Saturday, 3 August 2019

Their Supremacies

See Opening Sentences, and its link to "Grandiose Titles," also Roidhun.

Here is another title in similar vein:

"...His Supremacy, Viceregent of the Spirit of Man of the Stars, Supreme Autocrat, Legitimate Governor, Beloved of the Legislative Council, of the Clerett Dynasty the First."
-The Forge, CHAPTER ELEVEN, p. 190.

We notice a church-state unity: the Autocrat also represents the Spirit. Historically, the Japanese Emperor is the highest authority in Shinto. The Queen of England is the Supreme Governor of the Church of England. The Pope and the Dalai Lama are heads of states.

The Roidhun of Merseia is also boosted as "his Supremacy." See here.

I prefer a milieu in which we address each other as "brother/sister" or "Comrade" and mean it but deeds can contradict words.
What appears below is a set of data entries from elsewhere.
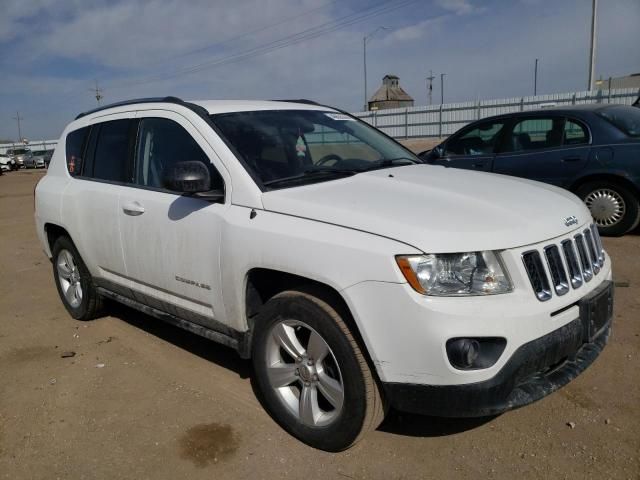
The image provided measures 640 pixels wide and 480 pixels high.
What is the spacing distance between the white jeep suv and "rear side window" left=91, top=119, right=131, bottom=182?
0.02 m

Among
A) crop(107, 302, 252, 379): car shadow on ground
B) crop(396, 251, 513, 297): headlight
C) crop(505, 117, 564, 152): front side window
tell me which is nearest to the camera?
crop(396, 251, 513, 297): headlight

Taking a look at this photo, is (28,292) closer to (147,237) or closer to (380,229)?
(147,237)

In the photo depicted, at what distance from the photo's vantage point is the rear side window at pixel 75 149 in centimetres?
468

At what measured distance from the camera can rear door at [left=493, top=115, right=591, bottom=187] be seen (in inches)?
266

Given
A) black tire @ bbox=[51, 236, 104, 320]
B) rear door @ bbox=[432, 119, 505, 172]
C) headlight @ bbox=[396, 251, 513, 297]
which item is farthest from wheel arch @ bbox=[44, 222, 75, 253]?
rear door @ bbox=[432, 119, 505, 172]

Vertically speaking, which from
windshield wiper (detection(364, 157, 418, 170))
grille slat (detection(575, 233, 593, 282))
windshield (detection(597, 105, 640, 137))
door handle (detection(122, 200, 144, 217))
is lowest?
grille slat (detection(575, 233, 593, 282))

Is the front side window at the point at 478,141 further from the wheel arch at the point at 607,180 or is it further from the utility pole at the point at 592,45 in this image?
the utility pole at the point at 592,45

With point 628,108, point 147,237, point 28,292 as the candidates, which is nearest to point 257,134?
point 147,237

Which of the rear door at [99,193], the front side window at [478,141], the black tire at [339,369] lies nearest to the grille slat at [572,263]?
the black tire at [339,369]

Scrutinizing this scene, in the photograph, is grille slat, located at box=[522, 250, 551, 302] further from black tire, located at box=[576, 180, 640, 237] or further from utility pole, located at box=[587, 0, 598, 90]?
utility pole, located at box=[587, 0, 598, 90]

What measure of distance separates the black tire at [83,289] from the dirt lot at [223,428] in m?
0.47

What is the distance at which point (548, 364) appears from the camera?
2.49 meters

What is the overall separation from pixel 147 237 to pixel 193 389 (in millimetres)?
1039

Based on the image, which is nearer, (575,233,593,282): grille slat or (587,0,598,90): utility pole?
(575,233,593,282): grille slat
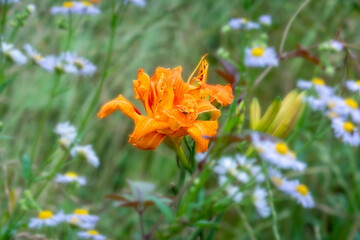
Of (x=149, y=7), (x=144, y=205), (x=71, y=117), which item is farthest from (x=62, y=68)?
(x=149, y=7)

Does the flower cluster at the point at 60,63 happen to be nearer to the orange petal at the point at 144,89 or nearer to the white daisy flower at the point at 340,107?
the orange petal at the point at 144,89

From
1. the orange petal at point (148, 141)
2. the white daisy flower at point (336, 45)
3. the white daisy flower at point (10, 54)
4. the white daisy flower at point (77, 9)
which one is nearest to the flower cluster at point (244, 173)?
the orange petal at point (148, 141)

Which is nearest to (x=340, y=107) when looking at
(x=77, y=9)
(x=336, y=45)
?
(x=336, y=45)

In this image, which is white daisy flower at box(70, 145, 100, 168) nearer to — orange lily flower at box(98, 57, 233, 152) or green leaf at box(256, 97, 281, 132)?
orange lily flower at box(98, 57, 233, 152)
(Recent posts have visited some very strange places.)

9 comments:

Sean M. Brooks said...

Kaor, Paul!

Short of the second coming of Christ we are not going to see that "brother/sister" thing. And forget "comrade," not after the bloody record of the Communists has discredited that word. Also, we should keep in mind the common human longing for titles and honorifics. And I don't think that's necessarily all bad, as I discussed in my article "Andersonian Themes and Tropes," quoting from both Anderson and Stirling. I think a certain degree of ceremoniousness for heads of state or other high officers is called for.

Would you really call her Majesty, Elizabeth II, Queen of the United Kingdom of Great Britain and Northern Ireland, "Lizzy"? I read that the correct mode of address in informal situations is "Ma'am."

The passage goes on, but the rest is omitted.